The new three-dimensional view shows that although the sequences of these proteins are different, their structures at the "receptor end" are very similar.

"They are basically superimposable," Ames said. They are also interchangeable - if the "receptor end" of one is grafted to the "calcium channel end" of the other, the receptor still functions.

Researchers hope that understanding how inositol triphosphate triggers calcium flows, and how that process might be boosted or blocked, will lead to new ways to treat neurodegenerative diseases.

Calcium also features in a paper published Jan. 23 in the Journal of Biological Chemistry. Ames, David Sacks at the National Institutes of Health, and their colleagues show how a molecule called calmodulin, which is sensitive to calcium, interacts with the estrogen receptor.

When activated with the right amount of calcium, one calmodulin protein attaches to two estrogen receptors and draws them into a bear hug. That structure, or dimer, is then sensitive to the estrogen's attaching to another part of the molecule. In the right amounts, the combination of estrogen, calmodulin and calcium allows the estrogen receptor to attach to DNA and turn particular genes on or off.

The structure also reveals how calmodulin stops the estrogen receptor from being broken down and removed. Another protein, ubiquitin, is responsible for attaching to proteins inside cells and flagging them for disposal. Calmodulin blocks those parts of the estrogen receptor where ubiquitin can attach. That could result in a buildup of estrogen receptors — which is associated with tumor formation, Ames said.

X-ray crystallography at the University of Toronto figured in the inositol triphosphate receptor work, while Ames' team used the 800-megahertz nuclear MRI to work on the inositol triphosphate receptor and the calmodulin/estrogen receptor. Similar to the MRI machines used in hospitals, nuclear magnetic resonance spectroscopy provides information about both the structure of molecules and how atoms are moving within them.

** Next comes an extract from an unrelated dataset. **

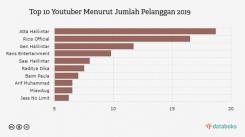 Berita Terkini Hari Ini Ekonomi Dan Bisnis Indonesia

Coauthors on the Nature paper: Congmin Li, Davis; Min-Duk Seo, Noboru Ishiyama, Peter Stathopulos and Mitsuhiko Ikura, University of Toronto; Saroj Velamakanni, Ana Rossi, Samir Khan, Philippa Dale and Colin Taylor, at Cambridge University. Additional authors on the Journal of Biological Chemistry paper: Yonghong Zhang, UC Davis, and Zhigang Li, National Institutes of Health.

Support came from the National Institutes of Health, the Wellcome Trust, England; the U.K. Medical Research Council and the Biotechnology and Biological Sciences Research Council, and the Heart and Stroke Foundation of Ontario.